Retype the records that come next, word for word.

Provided information:

- - -

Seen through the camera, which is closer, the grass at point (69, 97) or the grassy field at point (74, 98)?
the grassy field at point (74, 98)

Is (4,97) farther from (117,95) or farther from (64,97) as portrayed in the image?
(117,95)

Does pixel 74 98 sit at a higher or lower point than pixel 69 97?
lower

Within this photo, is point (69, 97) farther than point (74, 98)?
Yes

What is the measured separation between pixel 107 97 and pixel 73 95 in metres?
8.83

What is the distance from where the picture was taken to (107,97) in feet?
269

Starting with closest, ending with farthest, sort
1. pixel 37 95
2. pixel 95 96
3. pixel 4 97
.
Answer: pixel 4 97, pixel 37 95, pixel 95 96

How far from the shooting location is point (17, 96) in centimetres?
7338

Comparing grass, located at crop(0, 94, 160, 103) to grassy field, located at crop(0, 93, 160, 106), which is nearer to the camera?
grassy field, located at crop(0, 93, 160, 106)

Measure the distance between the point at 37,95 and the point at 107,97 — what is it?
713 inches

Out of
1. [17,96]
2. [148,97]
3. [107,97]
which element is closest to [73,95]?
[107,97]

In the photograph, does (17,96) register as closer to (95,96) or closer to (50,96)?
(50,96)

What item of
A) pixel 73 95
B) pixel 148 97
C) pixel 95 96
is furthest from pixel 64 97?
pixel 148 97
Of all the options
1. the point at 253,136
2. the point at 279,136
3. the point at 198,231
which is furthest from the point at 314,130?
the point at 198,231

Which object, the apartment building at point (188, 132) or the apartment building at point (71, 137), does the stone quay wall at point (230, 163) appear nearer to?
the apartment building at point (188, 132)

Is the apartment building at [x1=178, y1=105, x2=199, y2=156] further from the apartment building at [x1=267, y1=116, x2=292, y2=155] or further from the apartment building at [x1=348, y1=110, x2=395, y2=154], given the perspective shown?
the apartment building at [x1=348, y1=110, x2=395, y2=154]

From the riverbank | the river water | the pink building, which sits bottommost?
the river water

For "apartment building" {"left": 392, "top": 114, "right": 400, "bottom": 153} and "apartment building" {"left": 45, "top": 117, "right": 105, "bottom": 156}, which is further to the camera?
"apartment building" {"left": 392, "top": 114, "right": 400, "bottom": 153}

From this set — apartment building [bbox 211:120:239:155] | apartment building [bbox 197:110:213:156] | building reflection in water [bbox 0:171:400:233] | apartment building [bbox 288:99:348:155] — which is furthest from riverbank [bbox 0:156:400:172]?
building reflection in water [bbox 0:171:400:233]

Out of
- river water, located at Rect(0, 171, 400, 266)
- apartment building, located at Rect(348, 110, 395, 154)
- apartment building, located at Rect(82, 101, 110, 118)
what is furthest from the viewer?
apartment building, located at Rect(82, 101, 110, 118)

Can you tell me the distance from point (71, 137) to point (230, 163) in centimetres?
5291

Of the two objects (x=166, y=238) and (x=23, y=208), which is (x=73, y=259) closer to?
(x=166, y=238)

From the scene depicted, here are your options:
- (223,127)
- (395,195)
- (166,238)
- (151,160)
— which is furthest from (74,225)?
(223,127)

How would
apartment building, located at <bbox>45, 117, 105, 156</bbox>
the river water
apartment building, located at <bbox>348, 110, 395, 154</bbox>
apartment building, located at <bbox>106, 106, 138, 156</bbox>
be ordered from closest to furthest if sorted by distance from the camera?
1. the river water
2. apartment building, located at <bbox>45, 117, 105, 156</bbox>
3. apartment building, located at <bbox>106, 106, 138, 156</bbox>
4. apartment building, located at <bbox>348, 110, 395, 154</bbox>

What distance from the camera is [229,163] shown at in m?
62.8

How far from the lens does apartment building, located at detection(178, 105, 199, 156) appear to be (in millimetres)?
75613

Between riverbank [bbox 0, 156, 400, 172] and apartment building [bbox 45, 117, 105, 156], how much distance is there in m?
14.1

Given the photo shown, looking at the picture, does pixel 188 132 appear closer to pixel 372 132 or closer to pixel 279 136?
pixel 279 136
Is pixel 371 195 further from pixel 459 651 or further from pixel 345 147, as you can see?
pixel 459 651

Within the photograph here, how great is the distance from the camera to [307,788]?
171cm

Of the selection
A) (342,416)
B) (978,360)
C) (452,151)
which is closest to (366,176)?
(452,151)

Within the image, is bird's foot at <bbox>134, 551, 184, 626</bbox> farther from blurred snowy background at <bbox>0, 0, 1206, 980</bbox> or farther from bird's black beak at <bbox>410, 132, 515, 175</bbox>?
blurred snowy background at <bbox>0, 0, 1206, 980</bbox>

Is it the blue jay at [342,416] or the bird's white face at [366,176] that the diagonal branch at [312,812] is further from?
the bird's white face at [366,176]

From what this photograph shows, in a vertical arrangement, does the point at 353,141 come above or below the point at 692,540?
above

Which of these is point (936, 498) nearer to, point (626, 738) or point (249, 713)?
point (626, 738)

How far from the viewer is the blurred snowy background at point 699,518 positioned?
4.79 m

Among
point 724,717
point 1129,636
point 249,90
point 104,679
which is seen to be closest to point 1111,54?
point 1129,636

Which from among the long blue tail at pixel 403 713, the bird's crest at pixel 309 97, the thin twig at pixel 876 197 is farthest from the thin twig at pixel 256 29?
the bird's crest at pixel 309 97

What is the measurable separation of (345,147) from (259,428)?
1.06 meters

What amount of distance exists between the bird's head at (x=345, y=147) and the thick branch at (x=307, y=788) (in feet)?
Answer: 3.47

- - -

Solution:
Seen through the camera, which is closer, the grass at point (69, 97) or the grassy field at point (74, 98)?
the grassy field at point (74, 98)

Is (4,97) farther from (117,95) or farther from (64,97) as portrayed in the image?
(117,95)

Does pixel 74 98 sit at a higher or lower point than pixel 69 97?
lower

Within this photo, is point (69, 97) farther than point (74, 98)?
Yes

What is the measured separation between pixel 107 97 and pixel 73 95 in metres?
8.83

What is the distance from where the picture was taken to (107,97) in feet?
269

Starting with closest, ending with farthest, sort
1. pixel 37 95
2. pixel 95 96
3. pixel 4 97
.
Answer: pixel 4 97, pixel 37 95, pixel 95 96

How far from the shooting location is point (17, 96) in centimetres?
7338

Comparing grass, located at crop(0, 94, 160, 103) to grassy field, located at crop(0, 93, 160, 106), which is nearer to the camera?
grassy field, located at crop(0, 93, 160, 106)

Measure the distance between the point at 37,95 and the point at 107,97 — what is it?
713 inches

Out of
1. [17,96]
2. [148,97]
3. [107,97]
which element is closest to [73,95]?
[107,97]

In the photograph, does (17,96) register as closer to (95,96) or closer to (50,96)?
(50,96)

What item of
A) pixel 73 95
B) pixel 148 97
C) pixel 95 96
is furthest from pixel 64 97?
pixel 148 97
Of all the options
1. the point at 253,136
2. the point at 279,136
3. the point at 198,231
which is furthest from the point at 314,130?
the point at 198,231

Which object, the apartment building at point (188, 132) or the apartment building at point (71, 137), does the stone quay wall at point (230, 163) appear nearer to?
the apartment building at point (188, 132)

Is the apartment building at [x1=178, y1=105, x2=199, y2=156] further from the apartment building at [x1=267, y1=116, x2=292, y2=155] or further from the apartment building at [x1=348, y1=110, x2=395, y2=154], given the perspective shown?
the apartment building at [x1=348, y1=110, x2=395, y2=154]

From the riverbank | the river water | the pink building, which sits bottommost?
the river water

For "apartment building" {"left": 392, "top": 114, "right": 400, "bottom": 153} and "apartment building" {"left": 45, "top": 117, "right": 105, "bottom": 156}, which is further to the camera?
"apartment building" {"left": 392, "top": 114, "right": 400, "bottom": 153}

From this set — apartment building [bbox 211:120:239:155] | apartment building [bbox 197:110:213:156] | building reflection in water [bbox 0:171:400:233] | apartment building [bbox 288:99:348:155] — which is furthest from riverbank [bbox 0:156:400:172]?
building reflection in water [bbox 0:171:400:233]

Out of
- river water, located at Rect(0, 171, 400, 266)
- apartment building, located at Rect(348, 110, 395, 154)
- apartment building, located at Rect(82, 101, 110, 118)
what is furthest from the viewer?
apartment building, located at Rect(82, 101, 110, 118)

Can you tell me the distance from point (71, 137) to point (230, 163) in centimetres?
5291

Of the two objects (x=166, y=238) and (x=23, y=208), which is (x=73, y=259) closer to?
(x=166, y=238)

From the scene depicted, here are your options:
- (223,127)
- (395,195)
- (166,238)
- (151,160)
— which is furthest from (74,225)?
(223,127)

How would
apartment building, located at <bbox>45, 117, 105, 156</bbox>
the river water
apartment building, located at <bbox>348, 110, 395, 154</bbox>
apartment building, located at <bbox>106, 106, 138, 156</bbox>
be ordered from closest to furthest if sorted by distance from the camera?
1. the river water
2. apartment building, located at <bbox>45, 117, 105, 156</bbox>
3. apartment building, located at <bbox>106, 106, 138, 156</bbox>
4. apartment building, located at <bbox>348, 110, 395, 154</bbox>

What distance from the camera is [229,163] shown at in m?
62.8

How far from the lens does apartment building, located at detection(178, 105, 199, 156) appear to be (in millimetres)?
75613

Between riverbank [bbox 0, 156, 400, 172] and apartment building [bbox 45, 117, 105, 156], how much distance is there in m?
14.1

Given the photo shown, looking at the picture, does pixel 188 132 appear closer to pixel 372 132 or closer to pixel 279 136?
pixel 279 136
Is pixel 371 195 further from pixel 459 651 or further from pixel 345 147, as you can see?
pixel 459 651

Within the photograph here, how great is the distance from the camera to [307,788]?
171cm

Of the selection
A) (342,416)
B) (978,360)
C) (452,151)
which is closest to (366,176)?
(452,151)

Within the image, is bird's foot at <bbox>134, 551, 184, 626</bbox> farther from blurred snowy background at <bbox>0, 0, 1206, 980</bbox> or farther from bird's black beak at <bbox>410, 132, 515, 175</bbox>?
blurred snowy background at <bbox>0, 0, 1206, 980</bbox>

Is it the blue jay at [342,416] or the bird's white face at [366,176] that the diagonal branch at [312,812] is further from?
the bird's white face at [366,176]

From what this photograph shows, in a vertical arrangement, does the point at 353,141 come above or below the point at 692,540?
above

Which of these is point (936, 498) nearer to, point (626, 738) or point (249, 713)?
point (626, 738)

How far from the viewer is the blurred snowy background at point 699,518 positioned?
4.79 m

Among
point 724,717
point 1129,636
point 249,90
point 104,679
which is seen to be closest to point 1111,54?
point 1129,636

Which from among the long blue tail at pixel 403 713, the bird's crest at pixel 309 97, the thin twig at pixel 876 197 is farthest from the thin twig at pixel 256 29?
the bird's crest at pixel 309 97

What is the measurable separation of (345,147) from (259,428)?
1.06 meters

What amount of distance exists between the bird's head at (x=345, y=147) and the thick branch at (x=307, y=788) (in feet)?
Answer: 3.47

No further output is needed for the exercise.